### Directive
Rewrite the data as a numbered list, from the line containing "channels: SDO/AIA 131" down to the line containing "filament: [265, 437, 272, 446]", both lines included, and omit any blank lines. Leave the pictures out of the list.

[Start of Material supplied]

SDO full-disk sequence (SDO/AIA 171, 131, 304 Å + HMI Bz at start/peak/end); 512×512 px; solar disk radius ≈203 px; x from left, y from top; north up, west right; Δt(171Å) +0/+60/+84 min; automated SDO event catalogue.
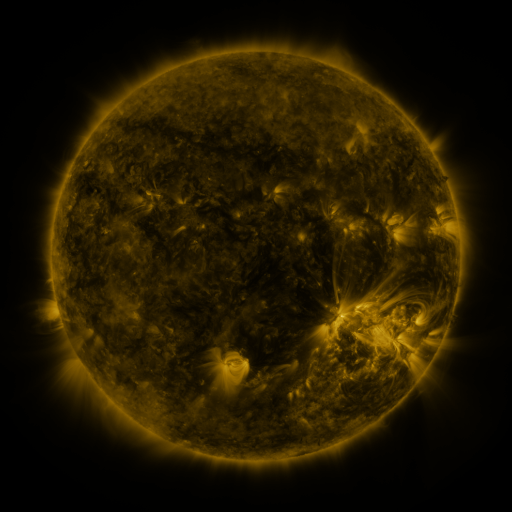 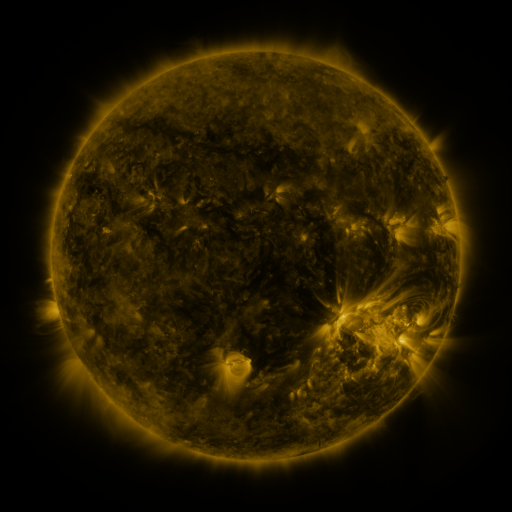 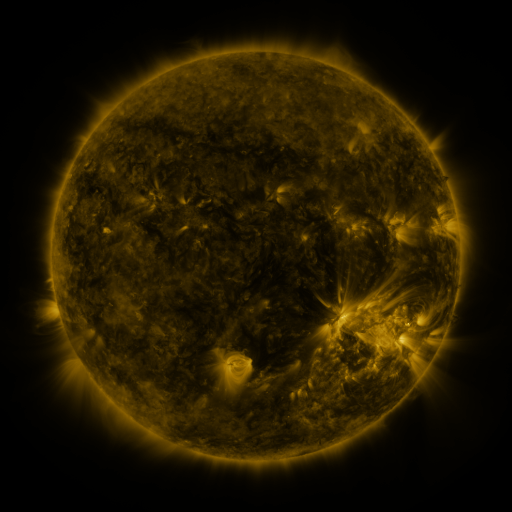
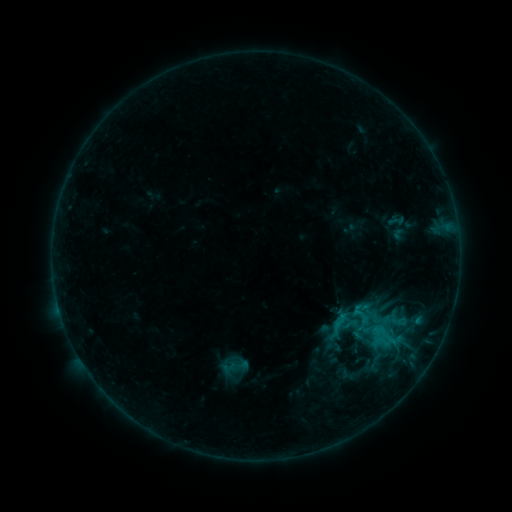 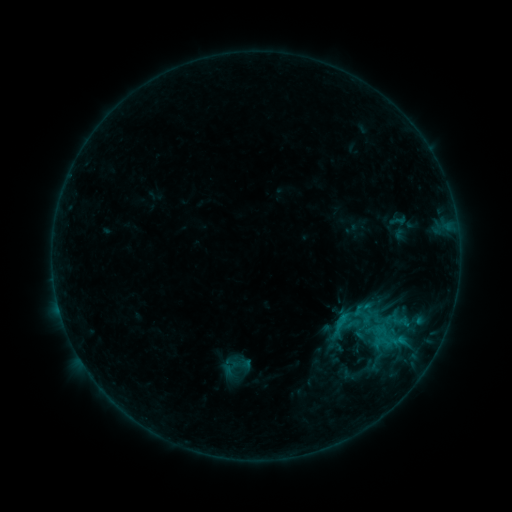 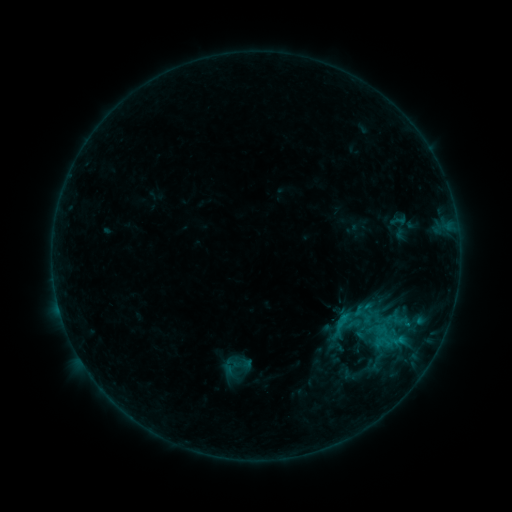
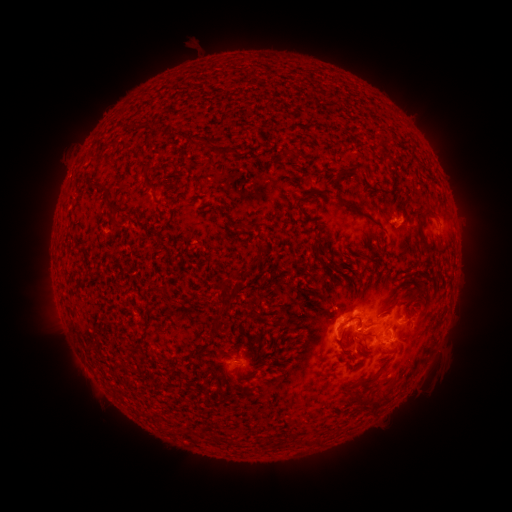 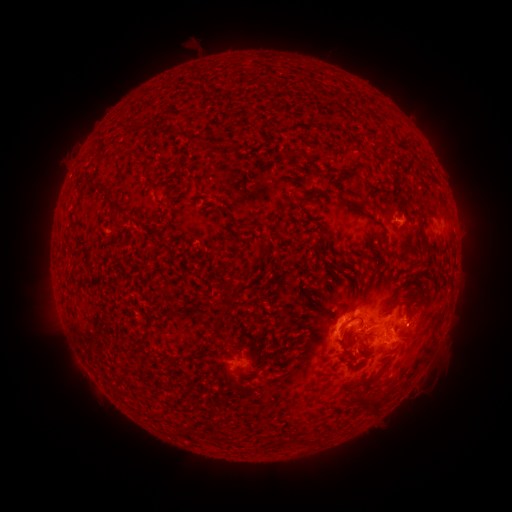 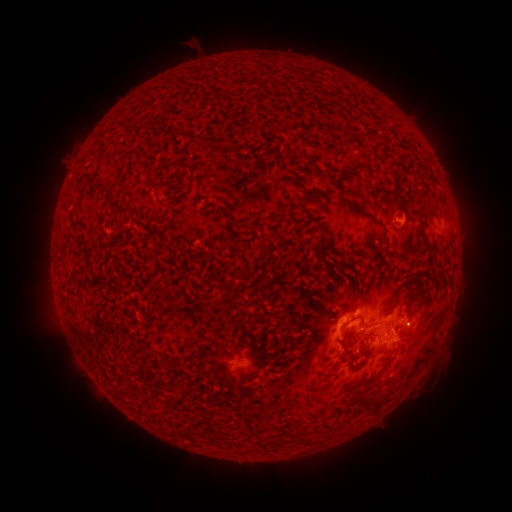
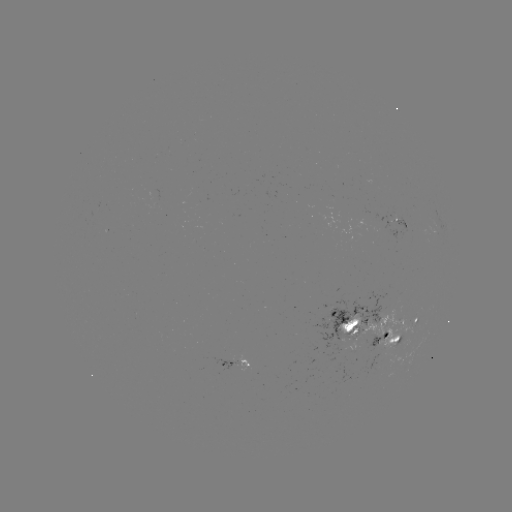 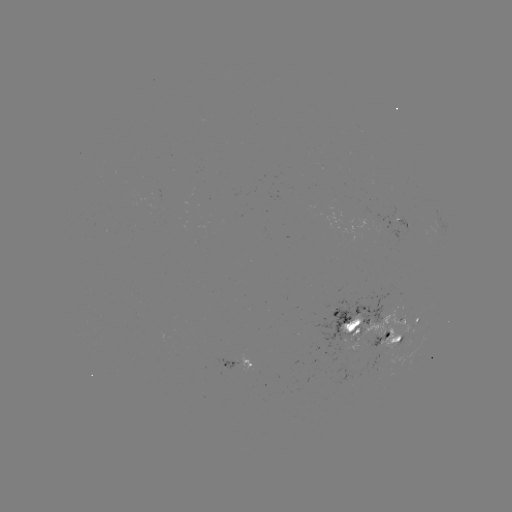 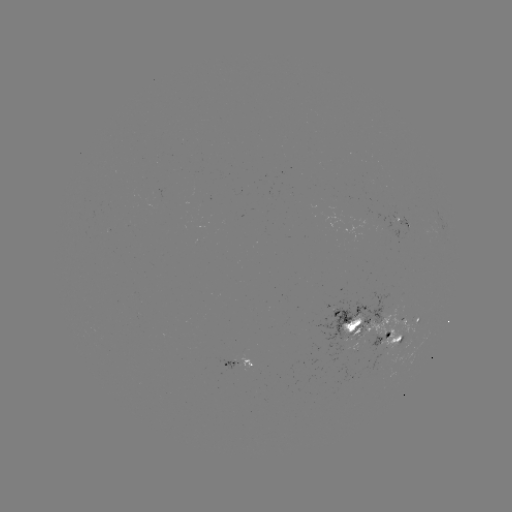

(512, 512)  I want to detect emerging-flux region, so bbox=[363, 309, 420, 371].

[End of Material supplied]
[Start of Material supplied]

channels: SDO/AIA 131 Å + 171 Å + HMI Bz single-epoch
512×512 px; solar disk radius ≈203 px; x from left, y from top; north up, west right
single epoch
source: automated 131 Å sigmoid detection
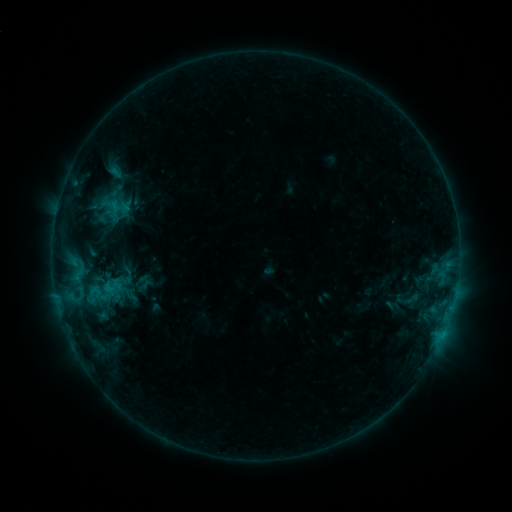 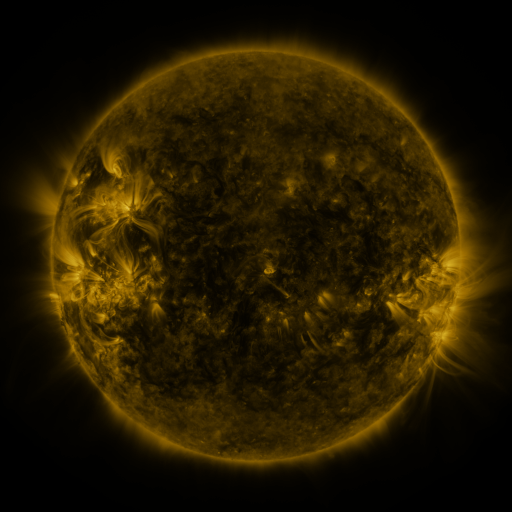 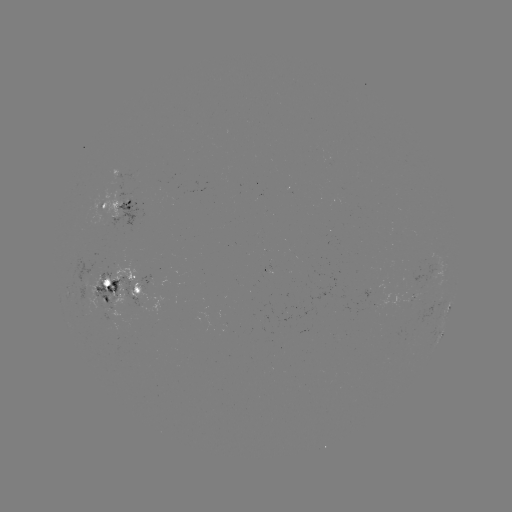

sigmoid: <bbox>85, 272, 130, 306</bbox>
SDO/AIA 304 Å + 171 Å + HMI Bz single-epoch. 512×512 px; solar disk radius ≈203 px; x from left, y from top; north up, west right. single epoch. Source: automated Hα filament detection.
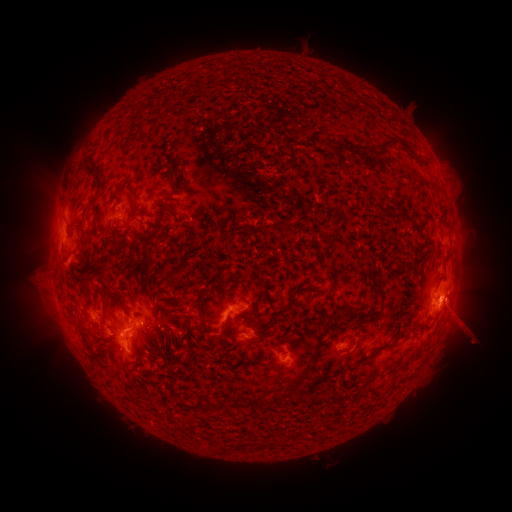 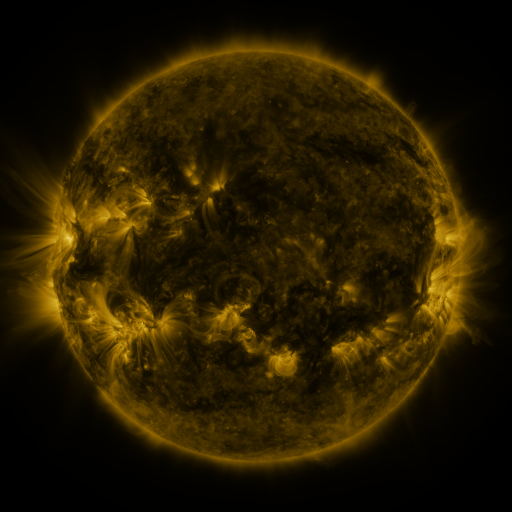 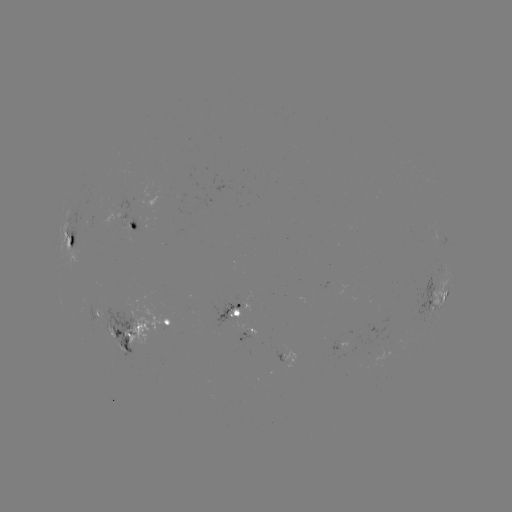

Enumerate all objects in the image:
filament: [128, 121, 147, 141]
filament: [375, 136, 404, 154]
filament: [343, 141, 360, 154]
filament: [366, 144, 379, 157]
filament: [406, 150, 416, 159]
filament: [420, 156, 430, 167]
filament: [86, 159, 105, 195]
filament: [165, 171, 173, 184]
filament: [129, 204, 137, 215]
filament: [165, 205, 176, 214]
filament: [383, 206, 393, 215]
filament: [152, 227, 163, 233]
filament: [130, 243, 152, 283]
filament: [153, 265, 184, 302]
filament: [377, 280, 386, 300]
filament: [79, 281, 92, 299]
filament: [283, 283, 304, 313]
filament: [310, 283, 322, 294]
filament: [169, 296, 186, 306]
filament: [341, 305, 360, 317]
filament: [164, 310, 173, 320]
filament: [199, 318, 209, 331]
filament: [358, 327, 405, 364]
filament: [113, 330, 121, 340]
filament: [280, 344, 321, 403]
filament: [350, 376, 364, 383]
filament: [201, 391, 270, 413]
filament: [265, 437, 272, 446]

[End of Material supplied]

### Response to this task
1. channels: SDO/AIA 131 Å + 171 Å + HMI Bz single-epoch
2. 512×512 px; solar disk radius ≈203 px; x from left, y from top; north up, west right
3. single epoch
4. source: automated 131 Å sigmoid detection
5. sigmoid: <bbox>85, 272, 130, 306</bbox>
6. SDO/AIA 304 Å + 171 Å + HMI Bz single-epoch. 512×512 px; solar disk radius ≈203 px; x from left, y from top; north up, west right. single epoch. Source: automated Hα filament detection.
7. Enumerate all objects in the image:
8. filament: [128, 121, 147, 141]
9. filament: [375, 136, 404, 154]
10. filament: [343, 141, 360, 154]
11. filament: [366, 144, 379, 157]
12. filament: [406, 150, 416, 159]
13. filament: [420, 156, 430, 167]
14. filament: [86, 159, 105, 195]
15. filament: [165, 171, 173, 184]
16. filament: [129, 204, 137, 215]
17. filament: [165, 205, 176, 214]
18. filament: [383, 206, 393, 215]
19. filament: [152, 227, 163, 233]
20. filament: [130, 243, 152, 283]
21. filament: [153, 265, 184, 302]
22. filament: [377, 280, 386, 300]
23. filament: [79, 281, 92, 299]
24. filament: [283, 283, 304, 313]
25. filament: [310, 283, 322, 294]
26. filament: [169, 296, 186, 306]
27. filament: [341, 305, 360, 317]
28. filament: [164, 310, 173, 320]
29. filament: [199, 318, 209, 331]
30. filament: [358, 327, 405, 364]
31. filament: [113, 330, 121, 340]
32. filament: [280, 344, 321, 403]
33. filament: [350, 376, 364, 383]
34. filament: [201, 391, 270, 413]
35. filament: [265, 437, 272, 446]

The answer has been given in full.